- Wing badge
- Active: April 2002 – April 2016
- Country: United Kingdom
- Branch: Royal Air Force
- Type: Intelligence
- Size: Wing
- Part of: No. 1 Group RAF
- Station: RAF Marham
- Motto: Oculi Propter Ungues

= Tactical Imagery Intelligence Wing, RAF =

Tactical Imagery-Intelligence Wing (TIW) was a 1 Group Force Element, based at RAF Marham.

== History ==
TIW was responsible for the processing and exploitation of fast-jet electro-optical imagery, on deployed operations, exercises and routine training. Fast-jet imagery has been analysed from the Raptor pod on the Tornado GR4 and the Digital Joint Reconnaissance Pod on the Jaguar, Harrier and Tornado GR4. TIW was also responsible for providing specialist training of all Imagery Analysts within 1 Group.

TIW was formed in April 2002 from II (AC), XIII and 39 (1 PRU) Sqn RICs (Reconnaissance Intelligence Centre). No. 41(F) Sqn RIC became part of TIW in April 2003. The formal grouping of what were previously four separate RICs brings benefits in ensuring a more coherent approach against a common set of standards.

Traditionally, TIW was considered to be part of the role known as tactical reconnaissance or tac recce.
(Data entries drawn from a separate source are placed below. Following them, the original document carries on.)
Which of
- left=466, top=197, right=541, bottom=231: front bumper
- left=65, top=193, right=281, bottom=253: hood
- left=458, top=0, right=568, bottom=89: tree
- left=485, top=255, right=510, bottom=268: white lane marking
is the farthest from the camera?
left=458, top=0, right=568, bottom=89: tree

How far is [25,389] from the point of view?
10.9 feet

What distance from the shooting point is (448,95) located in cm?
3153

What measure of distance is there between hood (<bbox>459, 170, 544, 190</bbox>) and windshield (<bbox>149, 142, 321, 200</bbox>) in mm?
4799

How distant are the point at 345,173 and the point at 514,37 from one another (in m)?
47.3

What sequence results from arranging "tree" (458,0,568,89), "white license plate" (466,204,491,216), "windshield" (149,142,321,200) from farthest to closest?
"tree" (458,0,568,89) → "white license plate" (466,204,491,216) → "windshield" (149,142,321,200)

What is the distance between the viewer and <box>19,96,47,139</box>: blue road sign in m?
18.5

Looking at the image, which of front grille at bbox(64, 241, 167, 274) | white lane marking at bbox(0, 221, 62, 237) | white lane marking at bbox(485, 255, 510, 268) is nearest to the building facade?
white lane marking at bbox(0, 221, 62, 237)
As traditional tasking and reporting has evolved to provide a much broader, more complex and often more dynamic set of questions to—and range of products from—TIW, the term Combat-aircraft ISTAR (Intelligence, Surveillance, Target-Acquisition and Reconnaissance) much better describes the role of TIW and the aircraft that collect the imagery.

On 1 April 2016, TIW merged with other ISR units to form No. 1 Intelligence, Surveillance, and Reconnaissance Wing based at RAF Waddington.